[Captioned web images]
====================

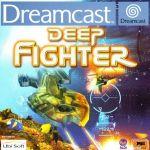 Deep Fighter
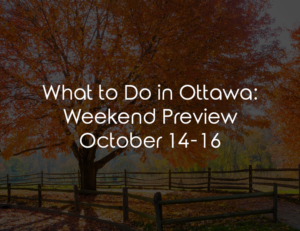 ottawa weekend october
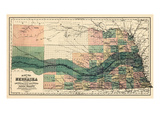 1880, Nebraska 1880 State Map, Nebraska, United States Giclee Print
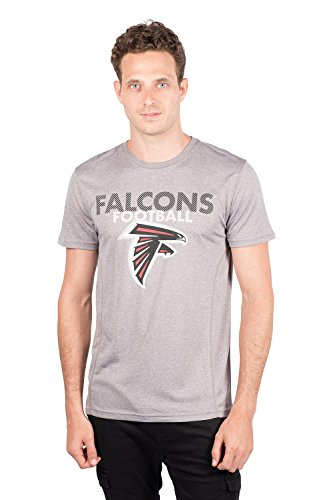 NFL Atlanta Falcons Men's T-Shirt Athletic Quick Dry Active Tee Shirt, Large, Gray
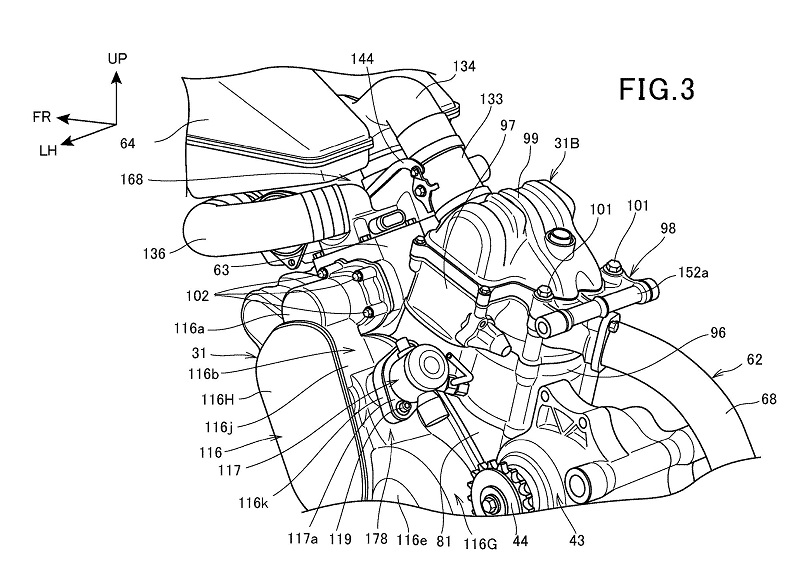 Honda Supercharged V-Twin Patent 4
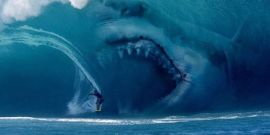 The Meg 2: Another Star Is Ready For The Shark Sequel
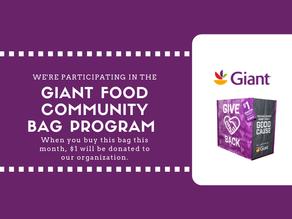 Giant Food Community Bag Program
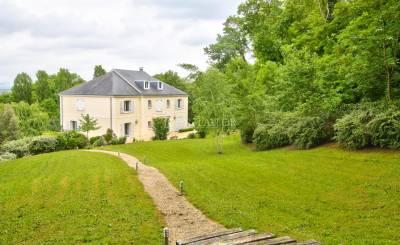 Sale House Louveciennes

====================

# WHAT THE TASK REQUIRES
Give again, word for word, the lines from the one containing "ottawa weekend october" through the last line of the entries, with pictures omitted and nothing added.

# ANSWER FOR THE TASK
 ottawa weekend october
 1880, Nebraska 1880 State Map, Nebraska, United States Giclee Print
 NFL Atlanta Falcons Men's T-Shirt Athletic Quick Dry Active Tee Shirt, Large, Gray
 Honda Supercharged V-Twin Patent 4
 The Meg 2: Another Star Is Ready For The Shark Sequel
 Giant Food Community Bag Program
 Sale House Louveciennes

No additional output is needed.